### The task
Repeat all of the data below word for word, keeping no images.

### Available records

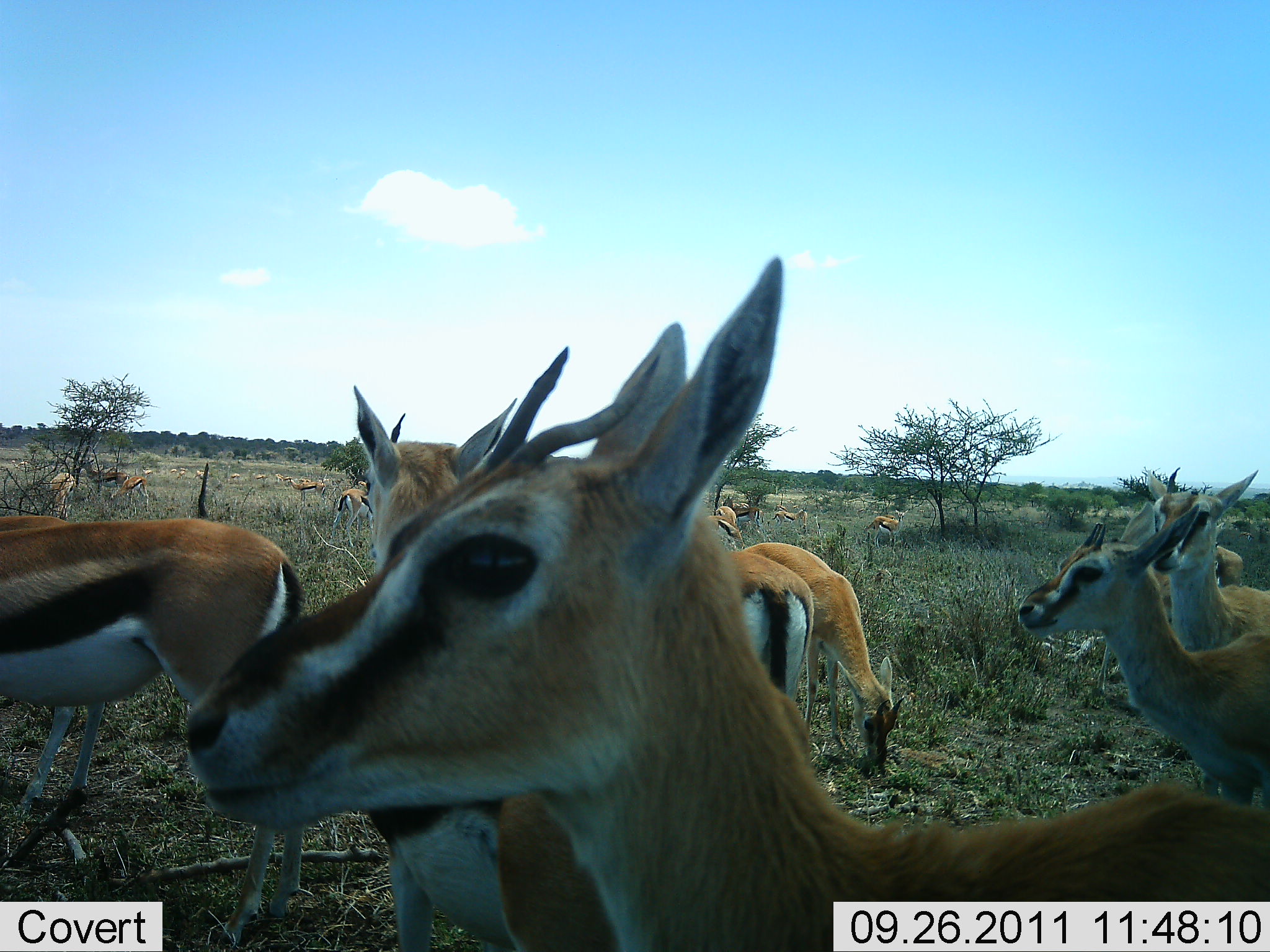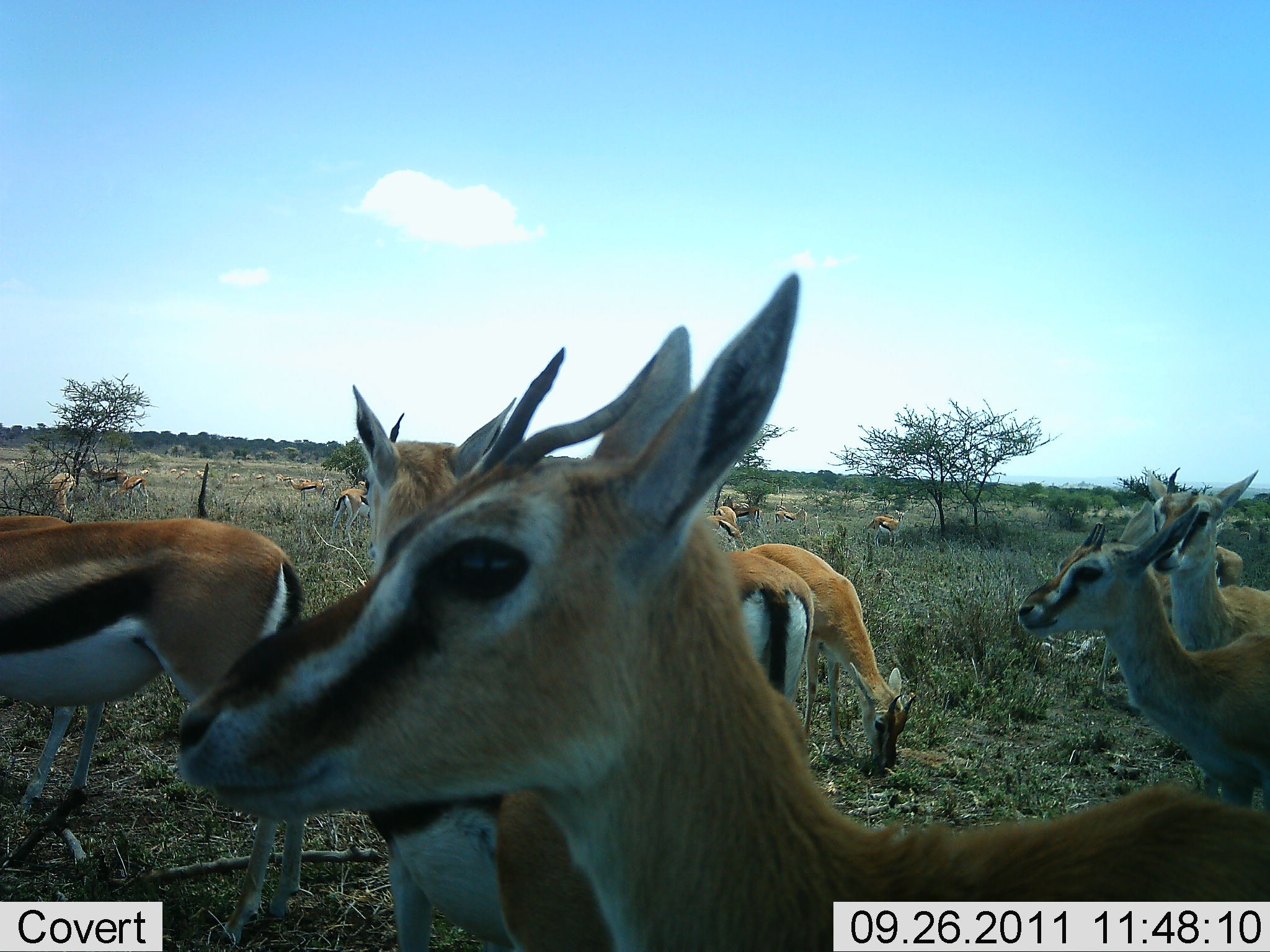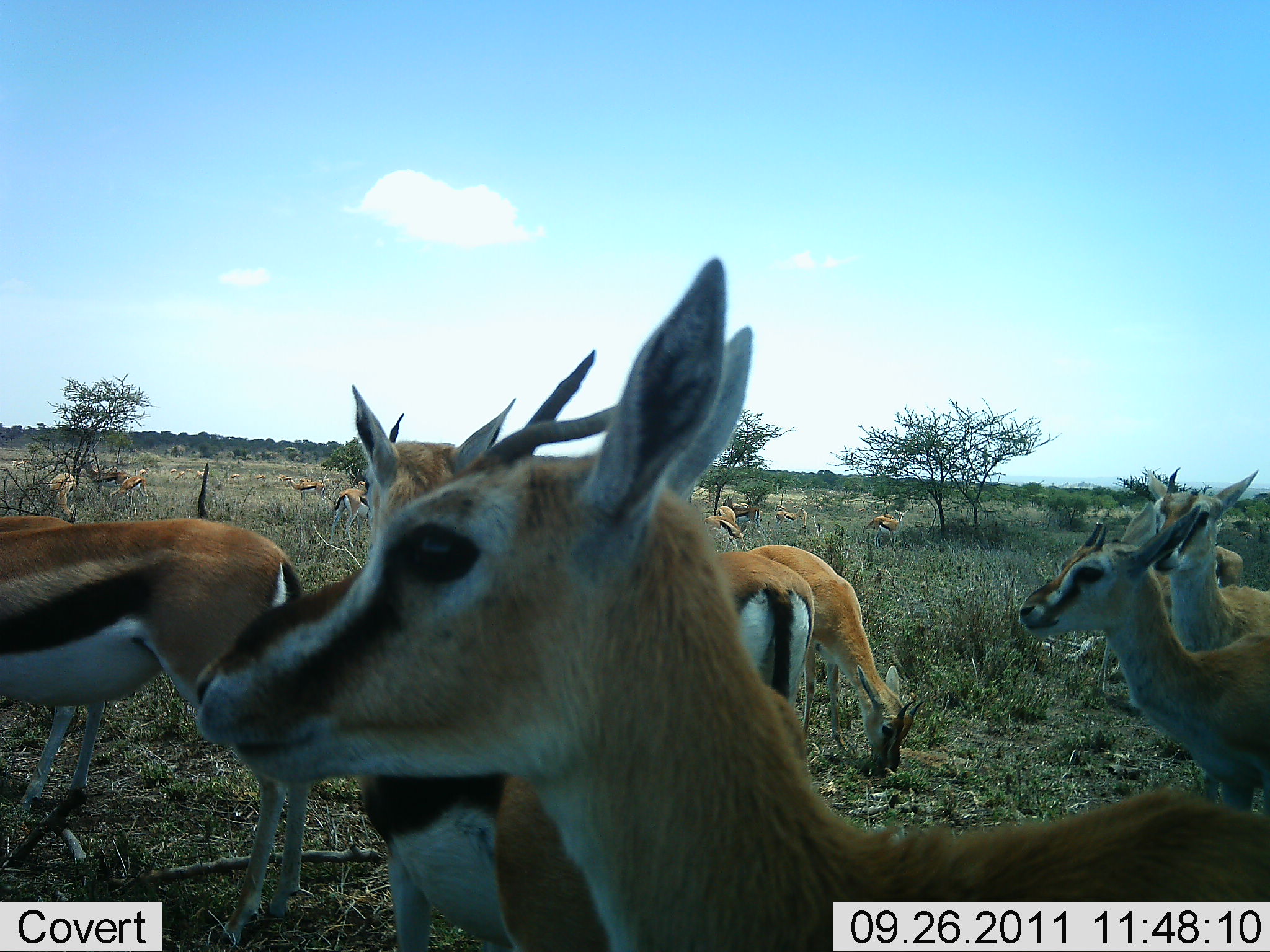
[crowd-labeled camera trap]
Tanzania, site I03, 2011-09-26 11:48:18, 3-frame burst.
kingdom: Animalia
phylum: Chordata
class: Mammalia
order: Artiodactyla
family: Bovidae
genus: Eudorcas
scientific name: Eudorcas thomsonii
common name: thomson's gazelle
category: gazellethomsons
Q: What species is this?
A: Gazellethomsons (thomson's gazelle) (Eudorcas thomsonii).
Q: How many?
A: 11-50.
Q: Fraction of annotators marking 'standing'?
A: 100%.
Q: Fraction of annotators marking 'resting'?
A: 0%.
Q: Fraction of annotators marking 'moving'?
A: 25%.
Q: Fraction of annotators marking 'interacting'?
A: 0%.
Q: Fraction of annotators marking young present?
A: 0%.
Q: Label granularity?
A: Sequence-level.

### Answer section
[crowd-labeled camera trap]
Tanzania, site I03, 2011-09-26 11:48:18, 3-frame burst.
kingdom: Animalia
phylum: Chordata
class: Mammalia
order: Artiodactyla
family: Bovidae
genus: Eudorcas
scientific name: Eudorcas thomsonii
common name: thomson's gazelle
category: gazellethomsons
Q: What species is this?
A: Gazellethomsons (thomson's gazelle) (Eudorcas thomsonii).
Q: How many?
A: 11-50.
Q: Fraction of annotators marking 'standing'?
A: 100%.
Q: Fraction of annotators marking 'resting'?
A: 0%.
Q: Fraction of annotators marking 'moving'?
A: 25%.
Q: Fraction of annotators marking 'interacting'?
A: 0%.
Q: Fraction of annotators marking young present?
A: 0%.
Q: Label granularity?
A: Sequence-level.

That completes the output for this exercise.